Crucifixion was a public spectacle that made a statement: “Rome is in charge.” But it was a public spectacle seldom spoken of in polite society, it was so horrifying to witness, let alone to recall. When the Romans introduced crucifixion to Jerusalem, it was so shameful a practice that they planted their crosses outside the city walls on a hill they called Golgotha, “The Place of the Skull.” And on that hill, Jesus, as the Apostle Paul describes, was obedient to death, “even death on a cross” (Philippians 2:8).
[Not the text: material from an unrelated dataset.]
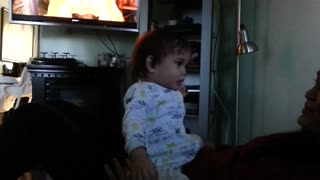 "Beba llorando escucha ""Let It Go"" y baila al ritmo de Frozen de Disney - Video"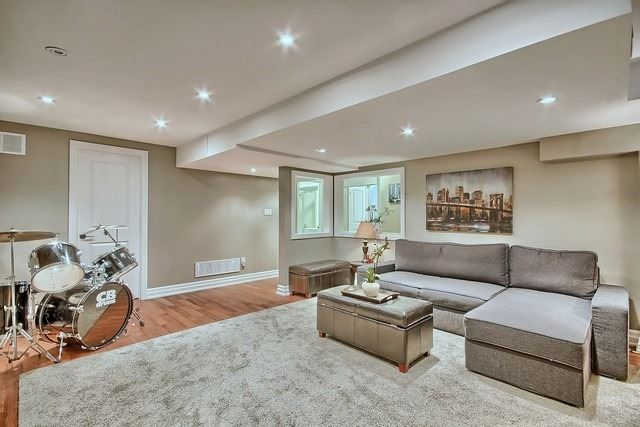 Detached at 15 Mantle Ave, Whitchurch-Stouffville, Ontario. Image 9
The pagan world – a world in which totem poles were the norm and crucifixion was not discussed. It must have been for many – especially slaves and rebels – a world of dreadful paranoia and fear. Even governors and statesmen who could not promptly deliver on a king’s orders could find themselves in the direst of predicaments. It was a brutal, barbaric, dog-eat-dog world in which militant nations ripped open pregnant women in the lands they invaded to prevent child birth (see Hosea 13:16 and Amos 1:13) and leaders of states peopled by a multitude of ethnicities demonstrated their authority and entertained themselves by throwing prisoners in arenas to be torn apart by wild animals. It was a world of pantheons and superstition, and, for all intents and purposes, without a living God.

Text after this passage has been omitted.